These dens of vice and sin were everywhere. There were an estimated 100,000 of them in the US in 1870; by 1900, there were almost 300,000. Saloons were social spaces associated with male camaraderie, and they offered male patrons a variety of vices to indulge in: alcohol, gambling, and consorting with women of the evening, giving them unsavory reputations. Instead of going home at dinner time to be with their families, men would drink away their paychecks and come home drunk, much to the chagrin of their wives. Most women hated saloon culture, as they’re the ones who paid the price for it. Alcoholism meant an increase in domestic violence, the spread of venereal disease, and even sometimes a husbands’ untimely death. But the most common and frustrating result of alcoholism was that a man’s family had to go hungry because he, as the main breadwinner, drank all his earnings. This was an especially dire situation given that American women legally couldn’t have their own bank accounts and didn’t make nearly as much as men. Your husband was in control of your family’s finances, and there was no way to stop him from spending all your money on alcohol, short of dragging his sorry rear end out of the bar yourself. Oh, wait. You couldn’t even do that.

Many saloons specifically banned women from entering to preserve the rowdy, rough and tumble “culture” of the establishment, and as a result, drinking in public became a gendered activity.
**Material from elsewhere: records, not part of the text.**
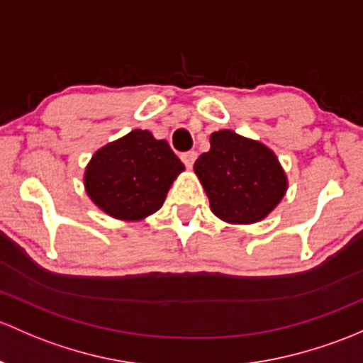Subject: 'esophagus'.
Wrapping results in <instances>:
<instances>
[{
	"label": "esophagus",
	"mask_w": 363,
	"mask_h": 363,
	"mask_svg": "<svg viewBox=\"0 0 363 363\" xmlns=\"http://www.w3.org/2000/svg\"><path fill=\"white\" fill-rule=\"evenodd\" d=\"M196 151H188V152H182L181 155V160L184 162V165L188 167V169H191L194 160H196Z\"/></svg>",
	"instance_id": "obj_1"
}]
</instances>
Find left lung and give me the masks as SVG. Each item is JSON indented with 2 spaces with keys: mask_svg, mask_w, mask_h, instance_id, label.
Here are the masks:
<instances>
[{
  "mask_svg": "<svg viewBox=\"0 0 363 363\" xmlns=\"http://www.w3.org/2000/svg\"><path fill=\"white\" fill-rule=\"evenodd\" d=\"M212 212L230 224L264 219L287 191V175L277 155L259 140L233 130L211 135V151L194 162Z\"/></svg>",
  "mask_w": 363,
  "mask_h": 363,
  "instance_id": "8db88e82",
  "label": "left lung"
}]
</instances>
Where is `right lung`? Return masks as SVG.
<instances>
[{"mask_svg": "<svg viewBox=\"0 0 363 363\" xmlns=\"http://www.w3.org/2000/svg\"><path fill=\"white\" fill-rule=\"evenodd\" d=\"M184 170L167 140L132 130L106 144L85 169L90 200L108 216L140 220L162 208L172 182Z\"/></svg>", "mask_w": 363, "mask_h": 363, "instance_id": "right-lung-1", "label": "right lung"}]
</instances>
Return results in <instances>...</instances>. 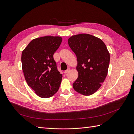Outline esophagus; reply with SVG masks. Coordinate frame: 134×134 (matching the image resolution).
Returning <instances> with one entry per match:
<instances>
[{"mask_svg":"<svg viewBox=\"0 0 134 134\" xmlns=\"http://www.w3.org/2000/svg\"><path fill=\"white\" fill-rule=\"evenodd\" d=\"M70 68H68V69H67V70H66L65 71H64V73H67V72H69L70 71Z\"/></svg>","mask_w":134,"mask_h":134,"instance_id":"1","label":"esophagus"}]
</instances>
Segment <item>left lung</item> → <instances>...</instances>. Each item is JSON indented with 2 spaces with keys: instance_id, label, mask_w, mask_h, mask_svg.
<instances>
[{
  "instance_id": "8db88e82",
  "label": "left lung",
  "mask_w": 134,
  "mask_h": 134,
  "mask_svg": "<svg viewBox=\"0 0 134 134\" xmlns=\"http://www.w3.org/2000/svg\"><path fill=\"white\" fill-rule=\"evenodd\" d=\"M68 44L78 61V77L72 84L74 90L84 96L94 93L107 75L110 55L100 38L89 34L72 36Z\"/></svg>"
}]
</instances>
After the American Civil War, most states made it illegal for women to serve alcohol, which meant they couldn’t work in or run their own saloons, and some states, like Colorado, Michigan, and Montana, passed laws banning women from entering such places altogether. The saloon wasn’t a place for delicate, upstanding females. They weren’t supposed to drink, and certainly not in public, surrounded by men. The prevailing fear was that if a woman spent too much time at the saloon, she might trip and fall into a life of prostitution. Stepping into a saloon as a woman was a surefire way to compromise your reputation. As Lillie Muentzer, a girl who lived above her father’s saloon in Denver remembered, “you weren’t a lady if you went in.” This notion was so strong that when temperance reformers entered saloons to record drinking habits for their research, they were often met with jeers and ugly names.

It was yet another example of the kind of antithetical gender roles that 19th century society loved to dote on. Men were strong, women were delicate. Men drank, women didn’t. This notion about boozing it up being unwomanly was rife in the leadup to the Twenties.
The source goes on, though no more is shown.